Le 22 août dernier, Christine Lagarde, entre méthode Coué, dogmatisme idéologique et foutage de gueule, subtil registre dans lequel elle excelle, avait "embouché la trompette de l’autosatisfaction", comme moque l’Humanité. Le PIB recule, l’inflation, le chômage montent ? La récession menace-t-elle le pays ? Rassurez-vous, pour Madame la marquise Lagarde, tout va très bien ! Objet de son optimisme béat, on vous le donne en mille, les bienfaits de la loi TEPA concernant les heures supplémentaires défiscalisées : "Environ 6 millions de salariés (près de 4 millions de foyers) ont déclaré des heures supplémentaires exonérées, pour un montant total d’environ 1 540 millions d’euros, soit près de 400 euros par foyer", jubile la ministre de l’Économie. Extraordinaire performance que celle de parvenir à donner un chiffre : l’organisme de la Sécu fédérant les URSSAF lui-même, l’ACOSS, dont le rôle est justement de collecter les données dans ce domaine, a expliqué qu’il était impossible de chiffrer le nombre de salariés effectuant des heures sup à partir des seules déclarations des entreprises. Lagarde invente, donc. Son expertise économique se limite à l’estimation au doigt mouillé. Mais passons. Quand bien même de nombreux salariés en bénéficieraient, que pèsent-ils proportionnellement par rapport au reste des Français, qui subissent un recul du salaire annuel moyen de 0,5% sur l’année ? Est-il légitime de se féliciter de cet effet marginal quand on considère le coût de la mesure, chiffré par Bercy à quatre milliards d’euros ? Sans compter que favoriser les heures supplémentaires impacte* forcément de façon négative les créations d’emploi. Ce qui devient carrément irresponsable dans un contexte où même les artifices comptables et la pratique des radiations massives ne parviennent plus à masquer la progression du chômage.
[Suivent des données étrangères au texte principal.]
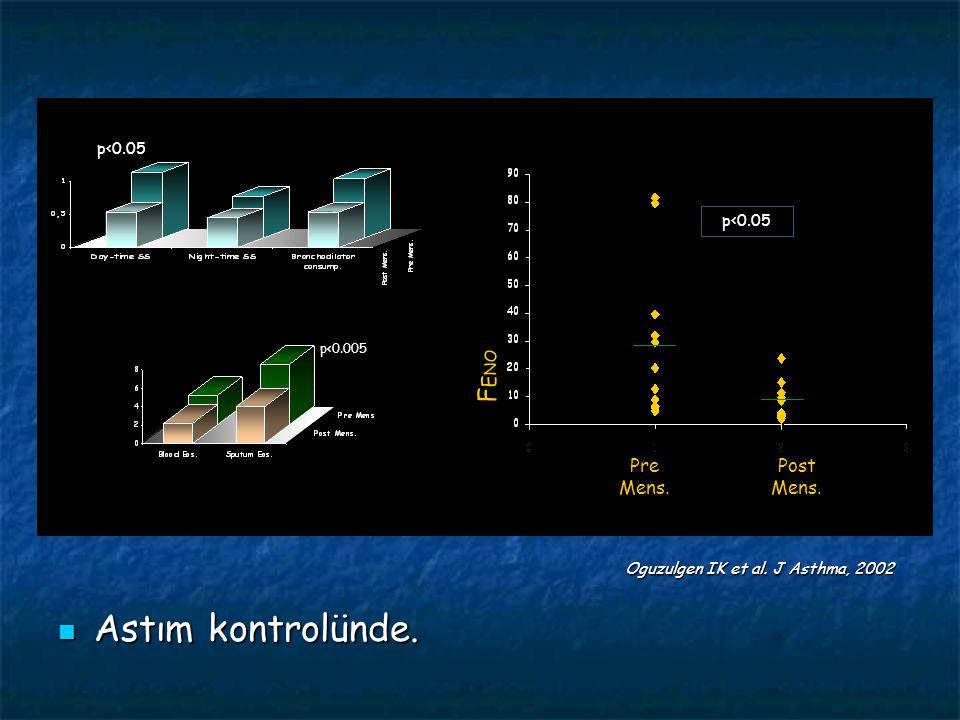 Astım kontrolünde. Astım kontrolünde. 0 2 4 6 8 10 Hafta 3020100 6050403020100 Balgamda eosinofil (%) NO (ppb) & PEF var. (%) Jatakanon A et al. AJRCC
g duvalC’est le message véhiculé par Guillaume Duval, rédacteur en chef de l’excellente revue Alternatives Économiques, que nous n’avons de cesse de chaudement vous recommander. Il démonte de façon implacable l’absurdité du discours de la droite lorsqu’elle prétend vanter ses heures sup’ à "travailler plus pour gagner plus", dans un article qui a pour titre Chômage et heures sup : au royaume d’Ubu. Passionnant à lire dans son intégralité, il contient ce passage particulièrement jubilatoire, aussi limpide que féroce : "En période de croissance relativement rapide et de baisse du chômage, comme c’était le cas en 2007 lorsque Nicolas Sarkozy est devenu président de la République, c’était déjà une politique étrange que d’inciter, avec force argent public, les entreprises à faire faire des heures supplémentaires aux salariés déjà en poste plutôt que d’embaucher des chômeurs ou des jeunes qui sortent de l’école. (…) Mais aujourd’hui, il est tout simplement surréaliste de se féliciter de la poursuite de l’accroissement du nombre de ces heures supplémentaires. Un petit calcul de coin de table illustre l’absurdité d’une telle démarche dans le contexte actuel : un emploi salarié coûtait en 2007 41 000 euros en moyenne en France. Au lieu de dépenser 4 milliards d’euros avec comme résultat de dissuader les entreprises qui le pourraient d’embaucher, l’État pourrait donc, avec la même somme, financer entièrement 100 000 emplois supplémentaires (…). Si les pouvoirs publics doivent aider des gens à « travailler plus pour gagner plus », qui pourrait contester que ce soient d’abord les chômeurs, dont le nombre augmente de nouveau, qui doivent en priorité profiter de cette aide ?"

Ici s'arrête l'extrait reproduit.